Easy There Cowboy…

Many organizations have processes in place for making security policy changes. (An alarming number of companies do not, but that’s a subject for a different post.) These processes are often presumably enforced by ticketing systems such as BMC Remedy, since company policy dictates that a ticket must be opened for every security policy change request. Why presumably one might ask? Well, when you think about it, nothing really prevents a firewall administrator from making changes to the policy without opening a ticket.

I recently spoke to a security manager who used the term “Cowboy Changes” to describe such actions, and I must admit that I took instant liking to the term. Cowboy changes are seldom done with bad intentions. For example, a security administrator may need to quickly grant access to a critical application (in between a thousand other tasks on his plate) and in his eyes there is no time to wait for the full approval workflow.

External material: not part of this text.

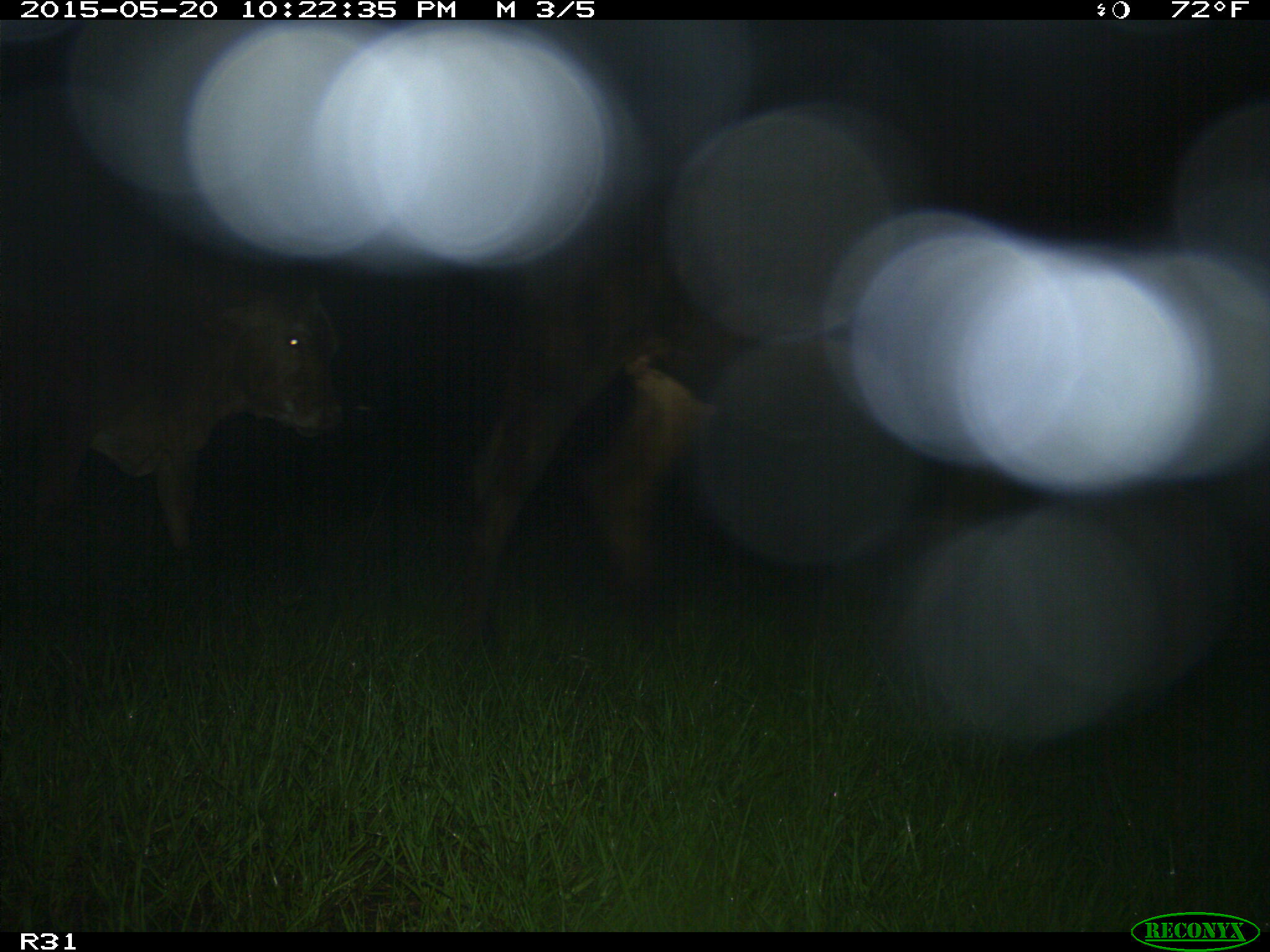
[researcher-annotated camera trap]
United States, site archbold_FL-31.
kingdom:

But cowboy changes do not come without a cost. From a security perspective, cowboy changes may introduce risk (ad-hoc changes are often overly permissive since nobody takes the time to understand the most optimal way of adding a rule. “ANY” is guaranteed to work.) From an operational perspective, lack of documentation as to why this rule was added and who approved it makes the firewall ruleset much more difficult to manage and audit.

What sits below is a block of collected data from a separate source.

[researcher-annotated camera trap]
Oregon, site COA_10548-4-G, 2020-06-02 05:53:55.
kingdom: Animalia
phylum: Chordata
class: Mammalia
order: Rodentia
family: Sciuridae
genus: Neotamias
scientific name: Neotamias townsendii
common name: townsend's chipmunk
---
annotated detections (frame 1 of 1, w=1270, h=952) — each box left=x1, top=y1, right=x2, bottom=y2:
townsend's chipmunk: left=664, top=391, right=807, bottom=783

Organizations must therefore ensure the ability to perform reconciliation between security policy change requests and actual changes – that is ensure that each request was implemented as approved, and that each change has a request associated with it. This can be done manually, by comparing firewall logs to tickets from the change management system, or automatically, if you complement your ticketing system with solutions such as FireFlow which are designed for security change management.

And as for the cowboys, this should help them to herd those changes back into a documented system.